Ghaferi Amir A, Chojnacki Karen A, Long William D, Cameron John L, Yeo Charles J
Department of Surgery, Johns Hopkins Medical Institutions, Baltimore, MD, USA.
J Gastrointest Surg. 2008 Feb;12(2):382-93. doi: 10.1007/s11605-007-0177-0.
VIPomas are rare pancreatic endocrine tumors associated with a well-defined clinical syndrome characterized by watery diarrhea, hypokalemia, and metabolic acidosis. The objective of this study was to review a single institution's experience with VIPomas, as well as to review the English literature. A retrospective review of the Johns Hopkins pancreatic database revealed four cases of VIPoma, with three patients being male. All patients presented with watery diarrhea, hypokalemia, hypercalcemia, and acidosis. All patients had no family history of multiple endocrine neoplasia. Computed tomography revealed the primary pancreatic tumor in all patients, with three tumors located in the tail of the pancreas. One tumor involved the entire pancreas. Computed tomography and/or octreotide radionuclide scans identified hepatic metastasis in three patients. Mean serum vasoactive intestinal polypeptide levels were 683 pg/ml (range 293 to 1,500 pg/ml). All patients underwent resection of the pancreatic primary tumor. Two patients also had simultaneous liver resections. All patients had evidence of malignancy as defined by the presence of metastatic lymph nodes and/or hepatic metastases. Two patients had complete resolution of symptoms after surgical resection. One patient required radioablation of liver metastases and adjuvant octreotide therapy for control of symptoms. One patient died of progressive metastatic disease 96 months after surgery, whereas the other three remain alive. Extended, meaningful survival can be achieved for VIPoma patients, combining an aggressive surgical approach with additional strategies for treatment of unresected disease.

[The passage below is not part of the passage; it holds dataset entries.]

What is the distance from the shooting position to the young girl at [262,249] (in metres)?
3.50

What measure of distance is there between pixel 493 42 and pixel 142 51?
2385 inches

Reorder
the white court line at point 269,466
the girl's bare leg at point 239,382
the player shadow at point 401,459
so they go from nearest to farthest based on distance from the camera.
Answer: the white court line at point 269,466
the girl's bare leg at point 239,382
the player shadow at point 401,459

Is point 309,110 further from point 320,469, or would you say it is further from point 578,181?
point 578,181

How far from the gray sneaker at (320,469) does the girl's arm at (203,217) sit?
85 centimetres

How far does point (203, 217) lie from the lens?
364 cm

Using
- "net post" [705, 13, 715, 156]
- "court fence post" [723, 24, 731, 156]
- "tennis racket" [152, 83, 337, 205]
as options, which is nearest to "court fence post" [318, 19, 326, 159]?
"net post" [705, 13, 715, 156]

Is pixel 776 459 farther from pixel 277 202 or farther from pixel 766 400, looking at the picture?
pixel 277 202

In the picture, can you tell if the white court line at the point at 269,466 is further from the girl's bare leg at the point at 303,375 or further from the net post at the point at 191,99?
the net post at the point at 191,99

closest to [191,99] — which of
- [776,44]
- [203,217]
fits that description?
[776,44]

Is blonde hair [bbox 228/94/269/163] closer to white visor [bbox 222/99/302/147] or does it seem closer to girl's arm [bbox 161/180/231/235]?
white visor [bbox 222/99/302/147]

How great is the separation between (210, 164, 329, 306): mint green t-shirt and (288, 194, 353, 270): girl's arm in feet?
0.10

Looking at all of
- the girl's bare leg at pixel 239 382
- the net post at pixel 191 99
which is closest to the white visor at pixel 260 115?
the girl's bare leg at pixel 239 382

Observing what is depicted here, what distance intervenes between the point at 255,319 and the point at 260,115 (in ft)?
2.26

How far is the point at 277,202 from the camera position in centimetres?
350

血管活性肠肽瘤是一种罕见的胰腺内分泌肿瘤,与一种明确的临床综合征相关,其特征为水样腹泻、低钾血症和代谢性酸中毒。本研究的目的是回顾单一机构治疗血管活性肠肽瘤的经验,并回顾英文文献。对约翰·霍普金斯胰腺数据库进行回顾性分析,发现4例血管活性肠肽瘤患者,其中3例为男性。所有患者均表现为水样腹泻、低钾血症、高钙血症和酸中毒。所有患者均无多发性内分泌肿瘤家族史。计算机断层扫描显示所有患者均有胰腺原发性肿瘤,其中3个肿瘤位于胰尾。1个肿瘤累及整个胰腺。计算机断层扫描和/或奥曲肽放射性核素扫描发现3例患者有肝转移。血清血管活性肠肽平均水平为683 pg/ml(范围为293至1500 pg/ml)。所有患者均接受了胰腺原发性肿瘤切除术。2例患者同时进行了肝脏切除术。根据存在转移性淋巴结和/或肝转移,所有患者均有恶性肿瘤证据。2例患者手术切除后症状完全缓解。1例患者需要对肝转移灶进行放射性消融并接受奥曲肽辅助治疗以控制症状。1例患者术后96个月死于进行性转移性疾病,而其他3例患者仍存活。血管活性肠肽瘤患者可以通过积极的手术方法与治疗未切除疾病的其他策略相结合,实现延长且有意义的生存期。